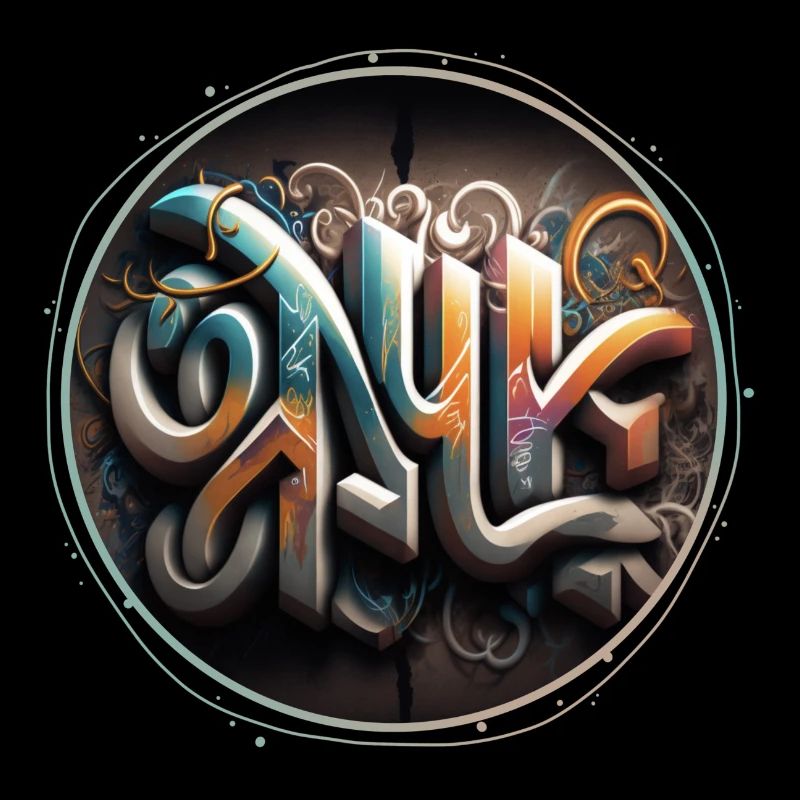 Graffiti Inspiring V4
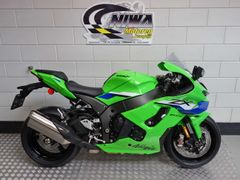 KAWASAKI NINJA ZX-10R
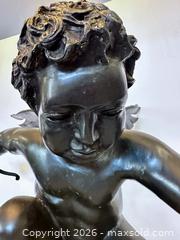 MaxSold Auction: Cupid - Douglas (Massachusetts, USA) PARTNER MANAGED Estate Sale Online Auction - South West Main Street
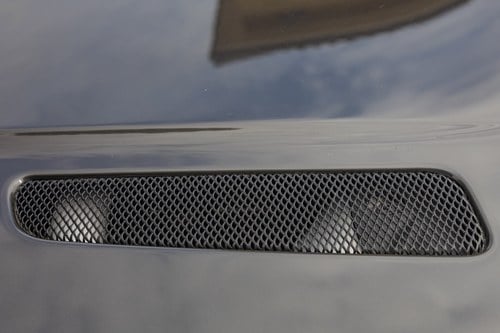 2011 Aston Martin V8 Vantage Roadster N420 à vendre (picture 107 of 191)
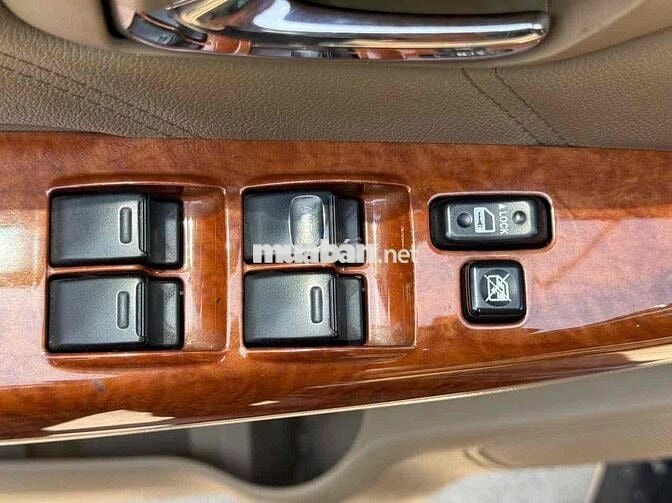 FORTUNER 2.7V 4x4 Tự Động 2010 CHUẨN 7 VẠN ZIN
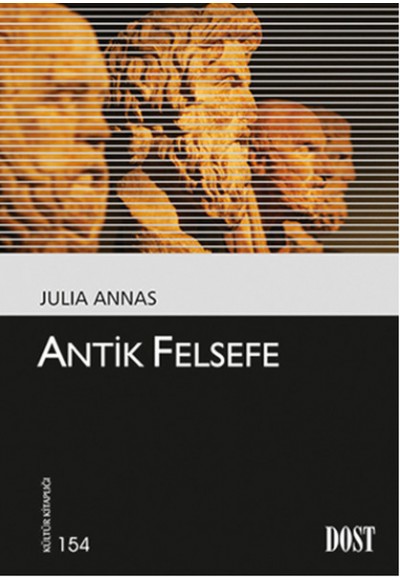 Antik Felsefe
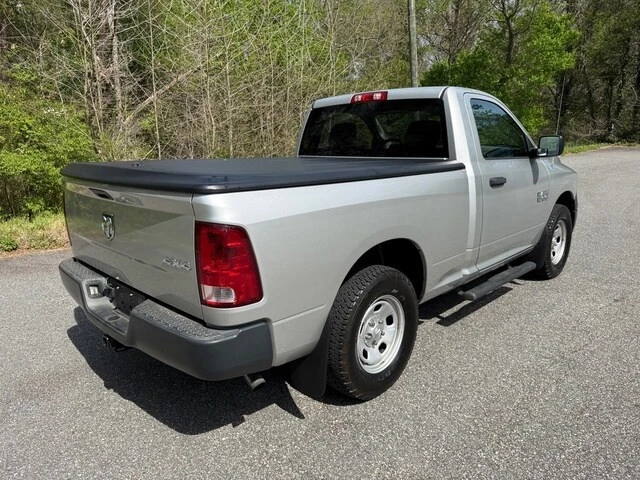 2013 Ram 1500 1st Gen - Image 6 of 21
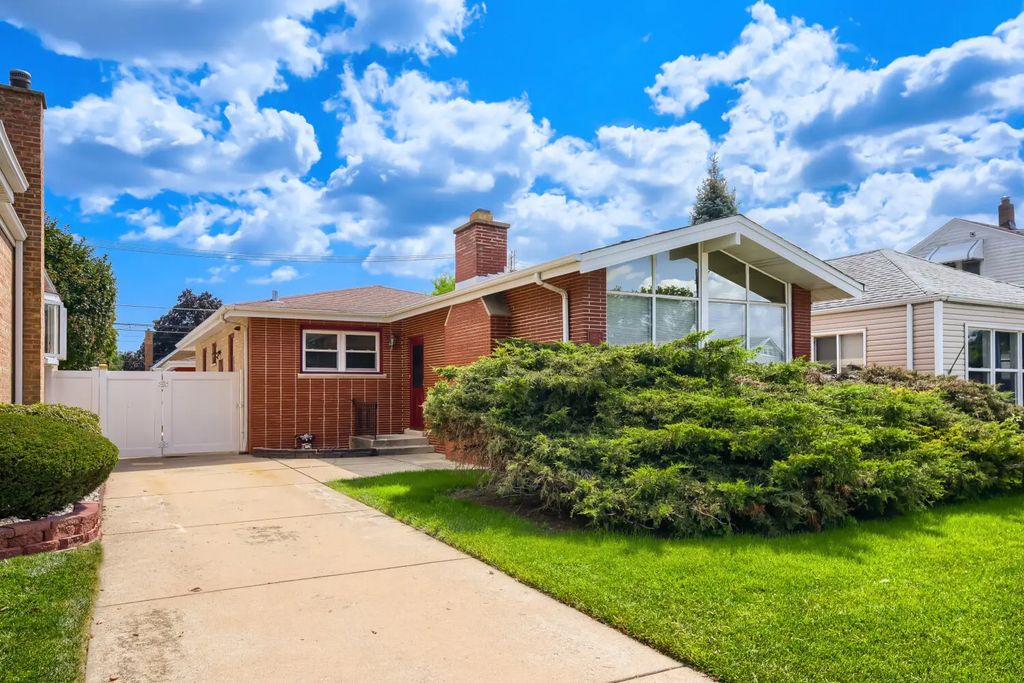 11209 S Kedzie Avenue, Chicago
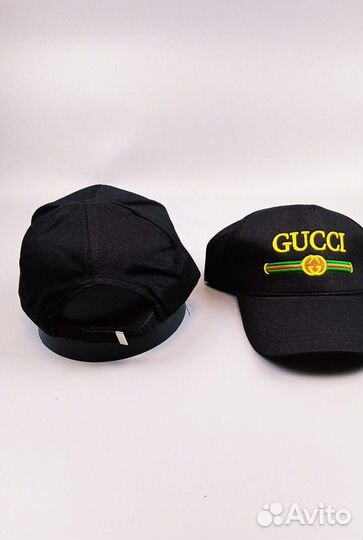 Кепка Gucci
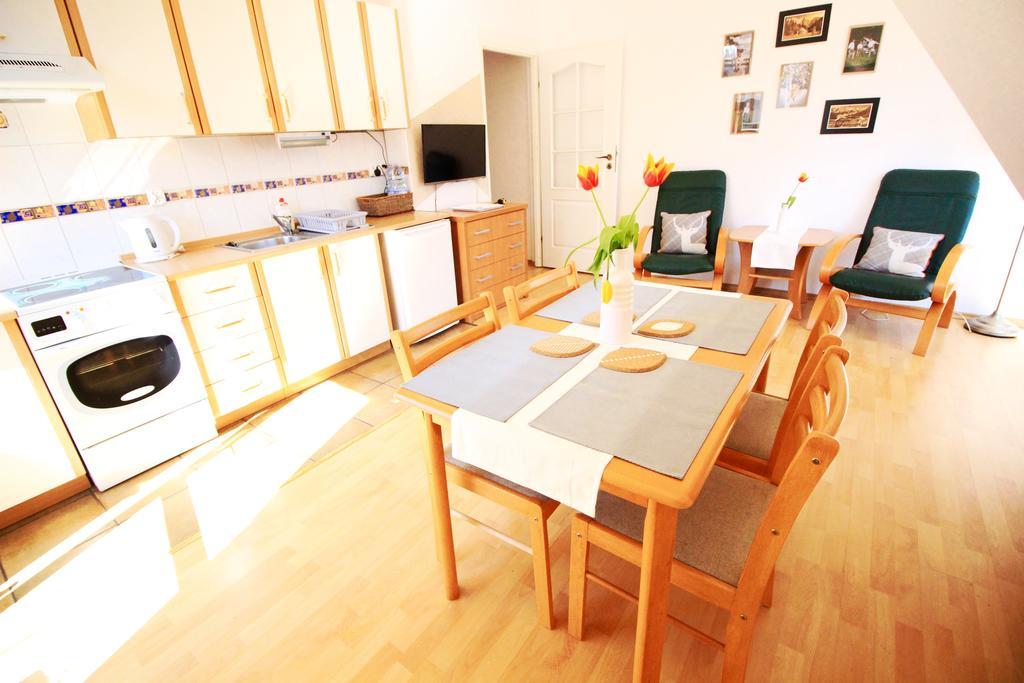 Apartament Bazatatry Kościeliska Zakopane Zewnętrze zdjęcie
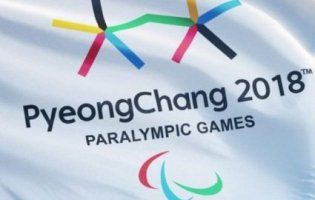 Паралімпіада-2018: у загальному заліку Україна замикає п'ятірку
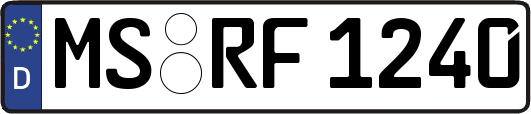 MS-RF1240
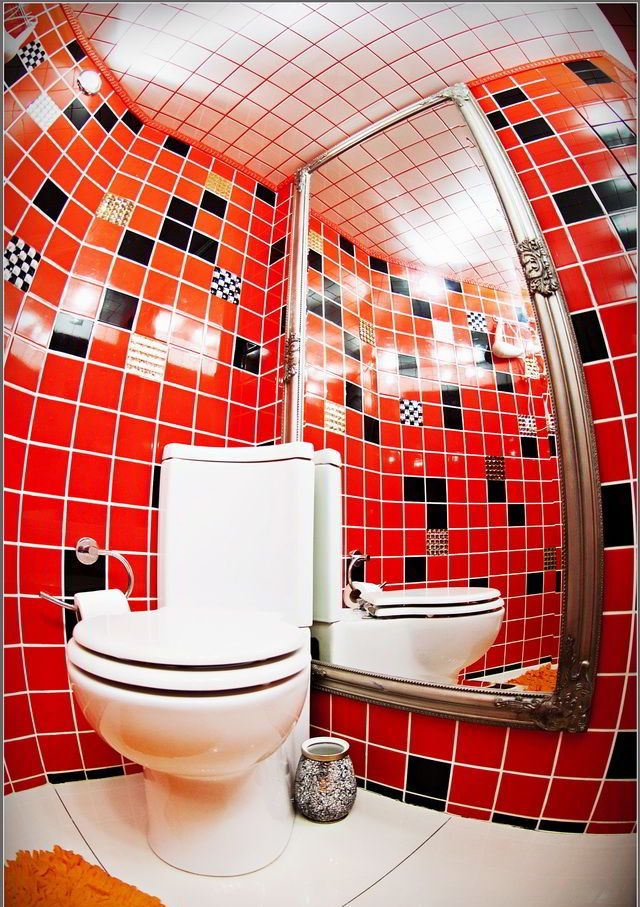 VIP квартира для двоих в сердце Одессы #13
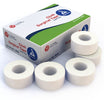 Lightning X Cloth Medical Tape, 1" Roll (Box of 12)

---

PROBLEM>
Could you set out every item above as a Markdown table with the columns "Row" and "Text," omitting the pictures and any blank lines?

REPLY TO THE TASK>
| Row | Text |
|---|---|
| 1 |  Graffiti Inspiring V4 |
| 2 |  KAWASAKI NINJA ZX-10R |
| 3 |  MaxSold Auction: Cupid - Douglas (Massachusetts, USA) PARTNER MANAGED Estate Sale Online Auction - South West Main Street |
| 4 |  2011 Aston Martin V8 Vantage Roadster N420 à vendre (picture 107 of 191) |
| 5 |  FORTUNER 2.7V 4x4 Tự Động 2010 CHUẨN 7 VẠN ZIN |
| 6 |  Antik Felsefe |
| 7 |  2013 Ram 1500 1st Gen - Image 6 of 21 |
| 8 |  11209 S Kedzie Avenue, Chicago |
| 9 |  Кепка Gucci |
| 10 |  Apartament Bazatatry Kościeliska Zakopane Zewnętrze zdjęcie |
| 11 |  Паралімпіада-2018: у загальному заліку Україна замикає п'ятірку |
| 12 |  MS-RF1240 |
| 13 |  VIP квартира для двоих в сердце Одессы #13 |
| 14 |  Lightning X Cloth Medical Tape, 1" Roll (Box of 12) |